**Task objective**: Rewrite the items below, changing every "green foliage" to "green shrubbery" and leaving all other text as it is.

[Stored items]
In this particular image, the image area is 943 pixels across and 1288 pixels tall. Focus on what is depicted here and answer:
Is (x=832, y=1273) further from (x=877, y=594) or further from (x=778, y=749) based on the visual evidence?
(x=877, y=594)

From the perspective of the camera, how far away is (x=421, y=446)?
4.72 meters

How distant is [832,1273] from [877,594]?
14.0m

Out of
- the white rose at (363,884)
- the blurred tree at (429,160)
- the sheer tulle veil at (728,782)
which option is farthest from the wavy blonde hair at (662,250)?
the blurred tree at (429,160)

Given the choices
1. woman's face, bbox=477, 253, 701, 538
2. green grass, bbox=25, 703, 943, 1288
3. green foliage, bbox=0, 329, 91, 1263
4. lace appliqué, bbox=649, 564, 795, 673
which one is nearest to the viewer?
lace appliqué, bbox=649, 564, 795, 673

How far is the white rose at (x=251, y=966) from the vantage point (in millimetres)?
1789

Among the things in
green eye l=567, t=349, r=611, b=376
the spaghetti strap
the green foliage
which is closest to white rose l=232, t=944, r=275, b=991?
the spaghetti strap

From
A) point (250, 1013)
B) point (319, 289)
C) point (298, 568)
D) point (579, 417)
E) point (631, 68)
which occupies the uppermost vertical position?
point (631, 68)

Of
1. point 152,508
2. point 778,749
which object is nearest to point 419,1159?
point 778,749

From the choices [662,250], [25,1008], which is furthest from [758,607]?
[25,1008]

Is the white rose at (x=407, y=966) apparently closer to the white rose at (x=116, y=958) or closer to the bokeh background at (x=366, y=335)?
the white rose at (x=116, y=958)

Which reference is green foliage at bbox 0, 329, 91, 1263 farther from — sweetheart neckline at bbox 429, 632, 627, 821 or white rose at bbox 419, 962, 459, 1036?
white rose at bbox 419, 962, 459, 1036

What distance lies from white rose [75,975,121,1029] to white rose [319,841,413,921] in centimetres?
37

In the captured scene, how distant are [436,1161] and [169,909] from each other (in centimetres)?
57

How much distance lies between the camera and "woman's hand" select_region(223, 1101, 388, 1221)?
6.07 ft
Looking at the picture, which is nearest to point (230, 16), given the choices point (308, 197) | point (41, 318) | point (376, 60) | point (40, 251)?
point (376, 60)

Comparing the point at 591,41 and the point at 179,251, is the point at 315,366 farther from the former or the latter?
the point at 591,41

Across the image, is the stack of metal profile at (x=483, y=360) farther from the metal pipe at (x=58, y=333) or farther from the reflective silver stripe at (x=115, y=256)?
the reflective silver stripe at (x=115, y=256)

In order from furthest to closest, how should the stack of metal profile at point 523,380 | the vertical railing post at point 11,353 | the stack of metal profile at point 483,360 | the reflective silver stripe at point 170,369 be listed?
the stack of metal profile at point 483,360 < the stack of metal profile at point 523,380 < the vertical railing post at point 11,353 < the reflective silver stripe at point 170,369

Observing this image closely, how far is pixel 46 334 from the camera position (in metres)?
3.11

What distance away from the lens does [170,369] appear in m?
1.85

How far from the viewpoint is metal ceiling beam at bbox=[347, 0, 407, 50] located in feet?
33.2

**Written reply**:
In this particular image, the image area is 943 pixels across and 1288 pixels tall. Focus on what is depicted here and answer:
Is (x=832, y=1273) further from (x=877, y=594) or further from (x=778, y=749) based on the visual evidence?
(x=877, y=594)

From the perspective of the camera, how far away is (x=421, y=446)?
4.72 meters

How distant is [832,1273] from [877,594]?
14.0m

Out of
- the white rose at (363,884)
- the blurred tree at (429,160)
- the sheer tulle veil at (728,782)
which option is farthest from the wavy blonde hair at (662,250)?
the blurred tree at (429,160)

Given the choices
1. woman's face, bbox=477, 253, 701, 538
2. green grass, bbox=25, 703, 943, 1288
3. green shrubbery, bbox=0, 329, 91, 1263
4. lace appliqué, bbox=649, 564, 795, 673
which one is nearest to the viewer?
lace appliqué, bbox=649, 564, 795, 673

How far is the white rose at (x=251, y=966) from the vantage point (in millimetres)?
1789

Among the things in
green eye l=567, t=349, r=611, b=376
the spaghetti strap
the green shrubbery
which is closest to white rose l=232, t=944, r=275, b=991?
the spaghetti strap

From
A) point (250, 1013)
B) point (319, 289)
C) point (298, 568)
D) point (579, 417)
E) point (631, 68)
which occupies the uppermost vertical position?
point (631, 68)

Of
1. point 152,508
2. point 778,749
which object is nearest to point 419,1159?
point 778,749

From the choices [662,250], [25,1008], which is furthest from [758,607]?
[25,1008]

Is the white rose at (x=407, y=966) apparently closer to the white rose at (x=116, y=958) or closer to the bokeh background at (x=366, y=335)?
the white rose at (x=116, y=958)

Which reference is green shrubbery at bbox 0, 329, 91, 1263 farther from — sweetheart neckline at bbox 429, 632, 627, 821 or white rose at bbox 419, 962, 459, 1036?
white rose at bbox 419, 962, 459, 1036

What distance lies from white rose [75,975,121,1029] to white rose [319,841,413,921] in centimetres?
37

In the captured scene, how distant are [436,1161] and [169,909] from each other (in centimetres)?
57

How much distance lies between the camera and "woman's hand" select_region(223, 1101, 388, 1221)?
6.07 ft
Looking at the picture, which is nearest to point (230, 16), given the choices point (308, 197) | point (41, 318) | point (376, 60) | point (40, 251)?
point (376, 60)

Comparing the point at 591,41 and the point at 179,251, is the point at 315,366 farther from the former or the latter?
the point at 591,41

Across the image, is the stack of metal profile at (x=483, y=360) farther from the metal pipe at (x=58, y=333) or farther from the reflective silver stripe at (x=115, y=256)?
the reflective silver stripe at (x=115, y=256)

In order from furthest to closest, how should the stack of metal profile at point 523,380 | the vertical railing post at point 11,353 | the stack of metal profile at point 483,360 | the reflective silver stripe at point 170,369 be listed?
the stack of metal profile at point 483,360 < the stack of metal profile at point 523,380 < the vertical railing post at point 11,353 < the reflective silver stripe at point 170,369

Observing this image closely, how far is pixel 46 334 from the camera position (in metres)?
3.11

What distance away from the lens does [170,369] appear in m?
1.85

How far from the viewpoint is metal ceiling beam at bbox=[347, 0, 407, 50] located in feet?
33.2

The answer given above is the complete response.